Gil miró a Jane, consciente de que no había conseguid convencerla.

– De acuerdo, los miembros de mi familia son profesionales: banqueros, abogados y agentes de bolsa. Y sí, me crié sabiendo que tenía un puesto en la compañía de mi padre y que lo único que tenía que hacer era aprobar los exámenes. Todo era demasiado fácil. Entonces, hace unos meses, Connie me dijo: «un hombre de verdad se abre camino en el mundo por sí mismo». Sabía que ella lo único que quería era ponerme celoso porque, en ese momento, estaba saliendo con un hombre así. Pero algo dentro de mí dijo: ¡Sí, eso es!

Gil guardó un momento de silencio antes de continuar.

– Fue entonces cuando decidí tomarme unos meses sabáticos y rompí con mi medio tanto como me fue posible. Y me hice llamar Wakeman porque no quería aprovecharme de mi apellido. Me compré una vieja caravana y empecé desde abajo. La única concesión al pasado fue convencer a Gil Wakeman de que le pidiera a Gilbert Dane un préstamo.

La vieja sonrisa apareció vagamente en el rostro de Gil cuando intentó animar a Jane con una broma.

– Gil Wakeman no quería hacerlo y, la verdad, es que Gilbert Dane tampoco. La opinión que éste tiene de Gil es como la tuya cuando me viste el primer día. Sin embargo, Gil consiguió convencerle.

– Sí, ya me lo dijiste el día que vi el cuaderno.

– Exacto. El señor Dane le hizo un préstamo a Gil, pero a cambio de un interés exagerado. Ningún favor. Y Gil devolvió el préstamo.

Gil concluyó sombríamente al ver que no había logrado conmover a Jane.

– Jane, cariño, te quiero. Todo lo que te he dicho es la pura verdad. Jamás ha sido mi intención engañarte. Al principio, eras sólo la directora de una sucursal bancaria, pero me enamoré de ti inmediatamente y creía que tú también estabas enamorada de mí… o de Gil Wakeman para ser exactos. Pero ya era demasiado tarde para confesarte la verdad. Quería hacerlo, pero me acobardé porque tenía miedo de perderte.

Gil suspiró.

– La otra noche, la de la recepción, cuando llevé a Connie a su casa, la obligué a que me contara todo lo que te había dicho. Me quedé horrorizado. Ya sé lo que debió parecerte, pero te juro que no hay nada entre Connie y yo. Y le dejé muy claro que no volviera a pensar en un posible matrimonio conmigo porque estaba enamorado de ti.

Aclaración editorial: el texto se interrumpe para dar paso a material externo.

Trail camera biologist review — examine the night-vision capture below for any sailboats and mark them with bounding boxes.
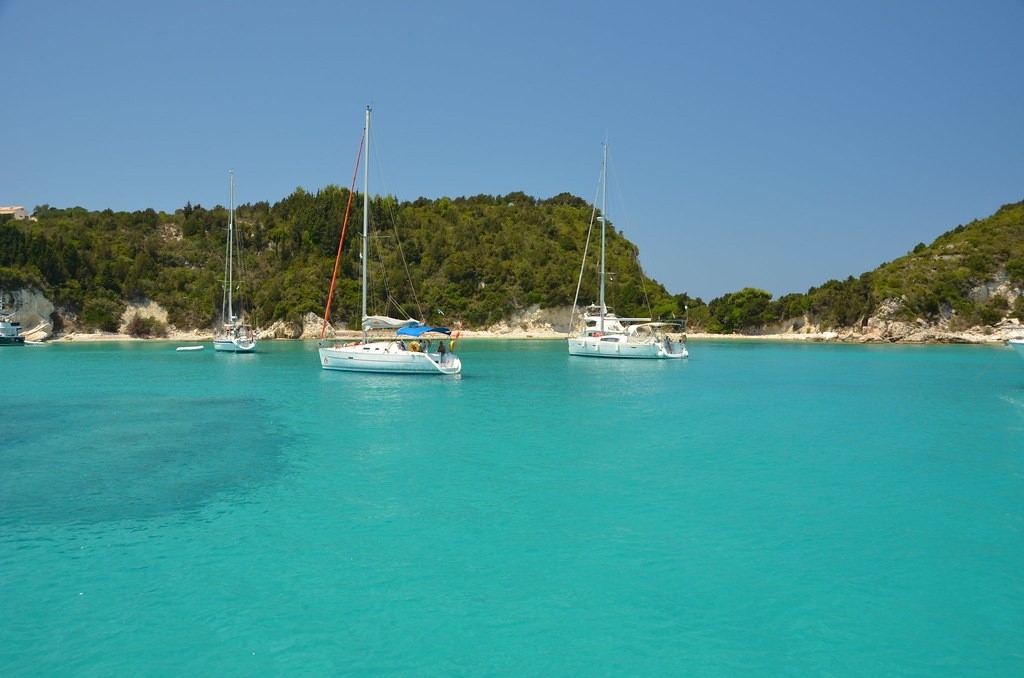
[318,104,462,375]
[568,129,689,360]
[213,168,257,353]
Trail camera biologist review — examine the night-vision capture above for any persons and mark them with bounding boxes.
[399,339,454,363]
[334,341,362,349]
[654,334,687,354]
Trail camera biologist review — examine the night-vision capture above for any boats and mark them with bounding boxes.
[0,312,25,346]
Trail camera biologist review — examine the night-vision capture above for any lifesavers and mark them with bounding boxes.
[450,341,455,352]
[408,340,421,352]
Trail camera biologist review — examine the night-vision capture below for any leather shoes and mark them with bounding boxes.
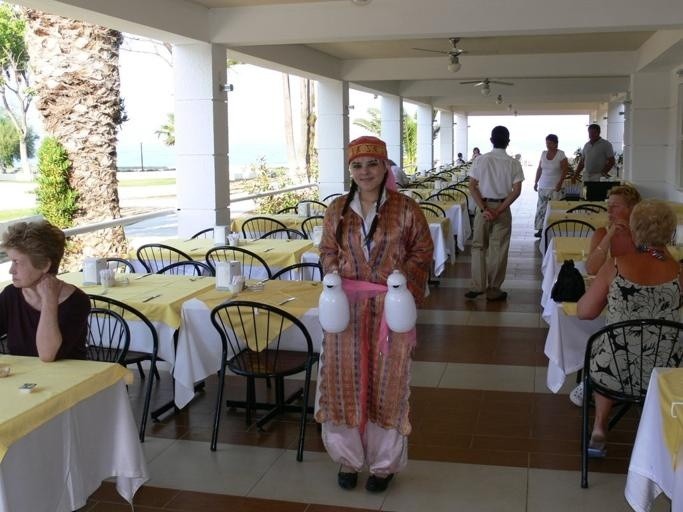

– No lo entiendes, ¿verdad? -preguntó ella con voz queda-. Crees que estoy enfadada sólo por lo de Connie, no te das cuenta de lo que has hecho. Me has engañado.

– Pero acabo de explicarte que Connie y yo…

– No me refiero a ella -le interrumpió Jane-. Me refiero a todo lo demás. Me refiero a la carretera y a no saber nunca lo que traerá el mañana, me refiero a eso de ser un espíritu libre al que sólo le importa la belleza del cielo y jamás se interesa por las cosas materiales. Todo eso era mentira. La verdad es que eres un hombre rico que se puede permitir el lujo de tener todo lo que se le antoje. La carretera está muy bien para un rato porque sabes que puedes volver a tu casa cuando te apetezca. ¡Eres un agente de bolsa! -Jane pronunció las tres últimas palabras con odio.

Gil empalideció.

– Hace sólo unas semanas un agente de bolsa te habría sonado a música celestial.